Somehow the idea that our whole body turns over every seven years and we become a totally new person is often cited as a fact, but the statement is not factual. The idea of turnover however is correct. Specific cells turn over at different rates. Skin is much faster than heart cells. Brain cells (neurons) in the cerebral cortex linger person’s whole life, but can change their dendrites; whereas cells in the placenta die with birth. White cells last about one year, red blood cells about four months, and platelets ten days. Parts of the body replace themselves at different times and different rates. Despite the ongoing turnover, the number of red blood cells and white blood cells within the blood stream remain constant. All biological systems act as if they were controlled by timers. All of these timers seem to have a “Best if used by” date) stamped in their DNA. And, maybe "Discard after (date)".
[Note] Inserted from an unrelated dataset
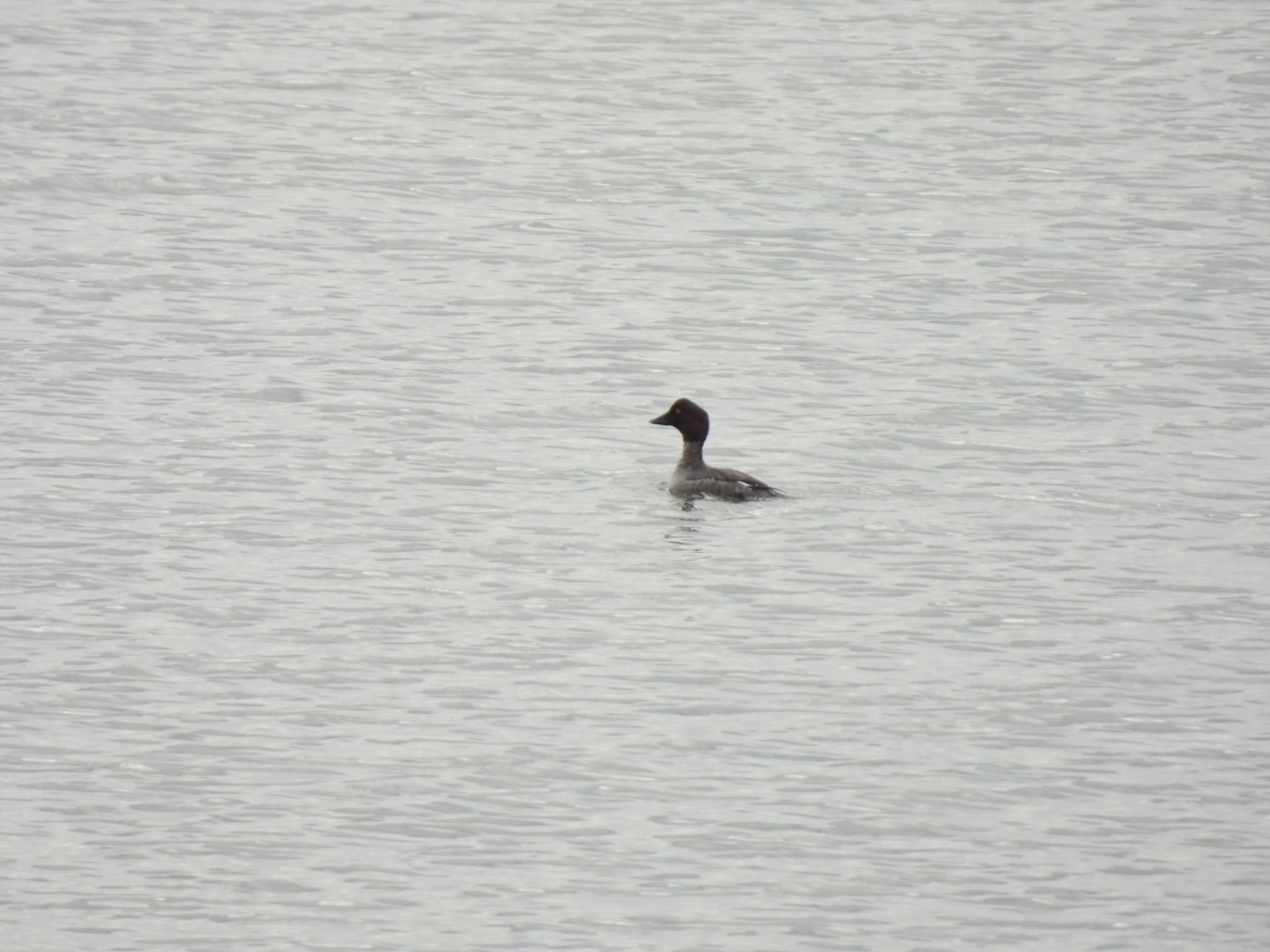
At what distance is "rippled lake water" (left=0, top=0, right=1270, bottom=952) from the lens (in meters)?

The loss of our baby teeth is a great example of biological clockwork and planned obsolescence. We start off with 20, lose them all and grow 32 permanents. Why this happens is not entirely clear, but it may be that baby teeth are place-holders to help keep the oral cavity in the right shape to mature, and/or diets change as we age and more sturdy teeth are needed. Virtually all mammals do this in some form.

We crawl, walk and talk at specific ages. These stages also happen in order, and build on each other. We grow beards and pubic hair at specific times; young women typically menstruate as young teens and stop having periods around fifty (obsolescence?). It’s very rare for women to have babies at later ages. One might assume reproductive capabilities shutdown for very good reasons. Some of our inner clocks have snooze alarms; some can be impacted by unusual circumstances such as warfare, starvation and severe weather conditions. Some timers are responsible for an entire organism, while others control the minutest chemical reactions.

Our timing devices are called telomeres or DNA tags and they are found at the ends of chromosomes. How they are regulated and coordinated is not yet solved. One might compare their looks to plastic tips on the ends of shoelaces, yet these are stacked by the thousands. Each time a cell divides, a designated number of these tags disappear (fall off?).

It isn’t known whether these tags are just markers (like X's on a calendar), or they actually determine (partially or wholly) rate of aging. Or both. The next daughter cells that come along are always older. The owner’s face may wrinkle a bit more and muscle tissues may weaken a bit. It’s all in the program. Over time, bones become more porous and break more easily, kidney function slowly deteriorates, lung function diminishes and exercise tolerance lessens, memory capability lessens, and immune systems slowly lose capability. How the right big toe ages at the same rate as the left pinkie or skin parallels bone changes (and so on) are not fully understood. But they are timed and they progress toward obsolescence.

Dying actually begins at conception. From the moment of conception the directions for a person’s demise are passed on to every cell. As Haruki Murakami, a bestselling Japanese writer said, “Death is not the opposite of life, but a part of it.”